**练习要求**: 把正文摘录代码注释中的英文句子"Create a BufferManager for handling buffer interactions with engine."译成中文。

**正文摘录**:
其中对于官方提供的样例公共类，为使公共类适用动态变换的batchsize，避免报assert(engine->hasImplicitBatchDimension() || mBatchSize == 0)的错误，将buffer.h中的BufferManager类修改为：
其余头文件引用官方样例：

class BufferManager
{
public:
    static const size_t kINVALID_SIZE_VALUE = ~size_t(0);

    //!
    //! \brief Create a BufferManager for handling buffer interactions with engine.
    //!
    BufferManager(std::shared_ptr<nvinfer1::ICudaEngine> engine, const int batchSize = 0,
        const nvinfer1::IExecutionContext* context = nullptr)
        : mEngine(engine)
        , mBatchSize(batchSize)
    {
        //hasImplicitBatchDimension()在无动态batchsize时返回true:
        assert(!engine->hasImplicitBatchDimension() || mBatchSize == 0);
        // Create host and device buffers
        for (int i = 0; i < mEngine->getNbBindings(); i++)
        {
            auto dims = context ? context->getBindingDimensions(i) : mEngine->getBindingDimensions(i);
            size_t vol = context || !mBatchSize ? 1 : static_cast<size_t>(mBatchSize);
            nvinfer1::DataType type = mEngine->getBindingDataType(i);
            int vecDim = mEngine->getBindingVectorizedDim(i);
            if (-1 != vecDim) // i.e., 0 != lgScalarsPerVector
            {
                int scalarsPerVec = mEngine->getBindingComponentsPerElement(i);
                dims.d[vecDim] = divUp(dims.d[vecDim], scalarsPerVec);
                vol *= scalarsPerVec;
            }
            if (dims.d[0] == -1) dims.d[0] = vol;
            vol *= samplesCommon::volume(dims);
            std::unique_ptr<ManagedBuffer> manBuf{new ManagedBuffer()};
            manBuf->deviceBuffer = DeviceBuffer(vol, type);
            manBuf->hostBuffer = HostBuffer(vol, type);
            mDeviceBindings.emplace_back(manBuf->deviceBuffer.data());
            mManagedBuffers.emplace_back(std::move(manBuf));
        }
    }

    //!

**数据摘录**:
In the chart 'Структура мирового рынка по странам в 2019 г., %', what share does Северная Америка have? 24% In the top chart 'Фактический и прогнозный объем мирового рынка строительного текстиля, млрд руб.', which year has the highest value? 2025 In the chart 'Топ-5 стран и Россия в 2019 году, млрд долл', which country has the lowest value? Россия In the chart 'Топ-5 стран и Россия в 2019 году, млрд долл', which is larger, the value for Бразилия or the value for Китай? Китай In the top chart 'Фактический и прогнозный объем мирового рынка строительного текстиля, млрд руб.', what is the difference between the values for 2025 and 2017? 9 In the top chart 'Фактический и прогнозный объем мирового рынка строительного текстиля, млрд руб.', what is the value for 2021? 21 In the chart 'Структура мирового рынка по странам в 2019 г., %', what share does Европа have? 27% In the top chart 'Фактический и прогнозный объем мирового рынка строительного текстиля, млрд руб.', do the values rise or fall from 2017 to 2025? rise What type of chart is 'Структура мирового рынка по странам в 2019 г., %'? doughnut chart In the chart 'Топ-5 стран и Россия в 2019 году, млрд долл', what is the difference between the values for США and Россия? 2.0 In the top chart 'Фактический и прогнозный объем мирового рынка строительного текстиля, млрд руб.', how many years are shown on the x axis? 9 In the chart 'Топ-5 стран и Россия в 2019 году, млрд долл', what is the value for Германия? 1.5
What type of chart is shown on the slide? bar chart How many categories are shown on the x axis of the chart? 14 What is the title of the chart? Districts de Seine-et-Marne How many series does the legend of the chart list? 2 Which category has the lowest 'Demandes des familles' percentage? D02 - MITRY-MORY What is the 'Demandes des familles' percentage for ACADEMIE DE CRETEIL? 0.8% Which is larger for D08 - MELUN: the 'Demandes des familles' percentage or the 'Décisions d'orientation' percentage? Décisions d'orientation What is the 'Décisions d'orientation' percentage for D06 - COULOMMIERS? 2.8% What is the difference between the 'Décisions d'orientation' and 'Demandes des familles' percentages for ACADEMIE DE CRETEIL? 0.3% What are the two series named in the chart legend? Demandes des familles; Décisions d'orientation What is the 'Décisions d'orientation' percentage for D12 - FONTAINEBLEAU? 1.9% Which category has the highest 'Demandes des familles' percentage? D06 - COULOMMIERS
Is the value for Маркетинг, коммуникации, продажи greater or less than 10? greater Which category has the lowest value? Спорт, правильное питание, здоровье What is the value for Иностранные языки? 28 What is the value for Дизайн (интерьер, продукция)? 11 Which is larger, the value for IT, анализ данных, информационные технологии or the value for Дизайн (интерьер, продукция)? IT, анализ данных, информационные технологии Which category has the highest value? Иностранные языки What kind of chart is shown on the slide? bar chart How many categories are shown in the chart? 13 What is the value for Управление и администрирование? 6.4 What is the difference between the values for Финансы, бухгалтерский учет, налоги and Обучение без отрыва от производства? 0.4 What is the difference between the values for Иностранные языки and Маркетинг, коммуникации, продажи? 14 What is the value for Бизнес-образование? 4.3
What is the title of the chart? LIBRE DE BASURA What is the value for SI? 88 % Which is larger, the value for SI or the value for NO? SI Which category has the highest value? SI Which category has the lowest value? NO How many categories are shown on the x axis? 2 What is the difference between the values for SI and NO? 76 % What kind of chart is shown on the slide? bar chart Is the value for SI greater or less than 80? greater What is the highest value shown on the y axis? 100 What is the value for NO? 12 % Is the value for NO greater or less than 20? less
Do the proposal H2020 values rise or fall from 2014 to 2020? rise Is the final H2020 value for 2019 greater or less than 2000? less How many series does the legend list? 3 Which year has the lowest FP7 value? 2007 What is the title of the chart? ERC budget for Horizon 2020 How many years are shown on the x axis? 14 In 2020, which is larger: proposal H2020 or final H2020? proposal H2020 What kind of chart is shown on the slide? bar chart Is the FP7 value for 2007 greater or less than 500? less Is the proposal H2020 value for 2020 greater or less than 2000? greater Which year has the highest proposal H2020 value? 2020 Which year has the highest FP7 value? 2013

**练习结果**: 创建一个 BufferManager，用于处理与引擎之间的缓冲区交互。